_Aufgabe_
Gib den Text über den jüdischen Friedhof zwischen "Kurze Geschichte des" und "Friedhof wird errichtet." einschließlich wieder und benenne dabei "Totengräber" in "Friedhofswärter" um.

_Textabschnitt_
Der Jüdische Friedhof

Kurze Geschichte des Friedhofs
Um 1600
Die jüdische Gemeinde Laudenbach kauft ein Stück Wald auf dem Laudenbacher Schlossberg. Das Gelände wird von den jüdischen Gemeinden im Einzugsbereich als Beerdigungsplatz genutzt. Bei einer Erhebung jüdischer Familien im Jahr 1623 wird erstmals ein jüdischer Totengräber erwähnt (1).
1630 Der jüdische Friedhof in Laudenbach wird erstmals schriftlich erwähnt (2).
1655   Für die Laudenbacher jüdische Gemeinde wird ein Verwalter (Gabbai) genannt, der in der Regel Verwaltungsaufgaben für den Friedhof, die Synagoge und Mikwe übernimmt (3), (4).
1873/74   Die große Mauer um den Friedhof wird errichtet.
1909:   Erweiterung des Friedhofsgeländes auf seine heutige Größe.

_Datenabschnitt_
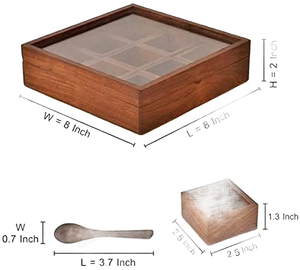 Customized Best Quality Handcrafted Natural Wooden Square Classic Design Spice <b>Box</b> Container for Home Restaurant Business <b>Gift</b> - Product Image 3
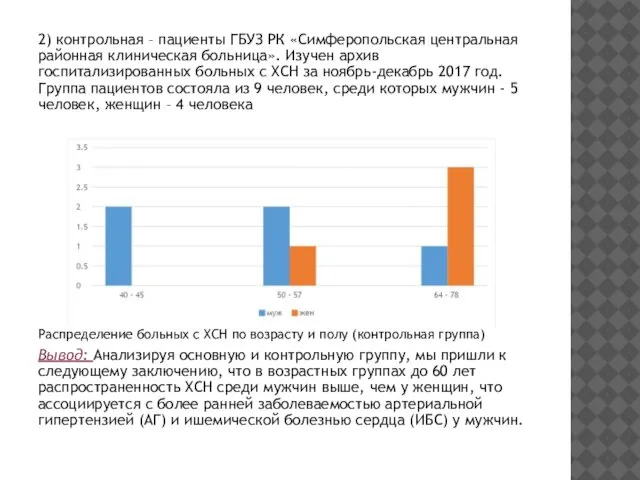 2) контрольная – пациенты ГБУЗ РК «Симферопольская центральная районная клиническая больница».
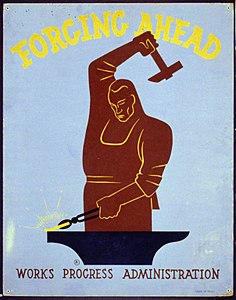 Poster for Works Progress Administration encouraging laborers to work for America.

_Ergebnis_
Kurze Geschichte des Friedhofs
Um 1600
Die jüdische Gemeinde Laudenbach kauft ein Stück Wald auf dem Laudenbacher Schlossberg. Das Gelände wird von den jüdischen Gemeinden im Einzugsbereich als Beerdigungsplatz genutzt. Bei einer Erhebung jüdischer Familien im Jahr 1623 wird erstmals ein jüdischer Friedhofswärter erwähnt (1).
1630 Der jüdische Friedhof in Laudenbach wird erstmals schriftlich erwähnt (2).
1655   Für die Laudenbacher jüdische Gemeinde wird ein Verwalter (Gabbai) genannt, der in der Regel Verwaltungsaufgaben für den Friedhof, die Synagoge und Mikwe übernimmt (3), (4).
1873/74   Die große Mauer um den Friedhof wird errichtet.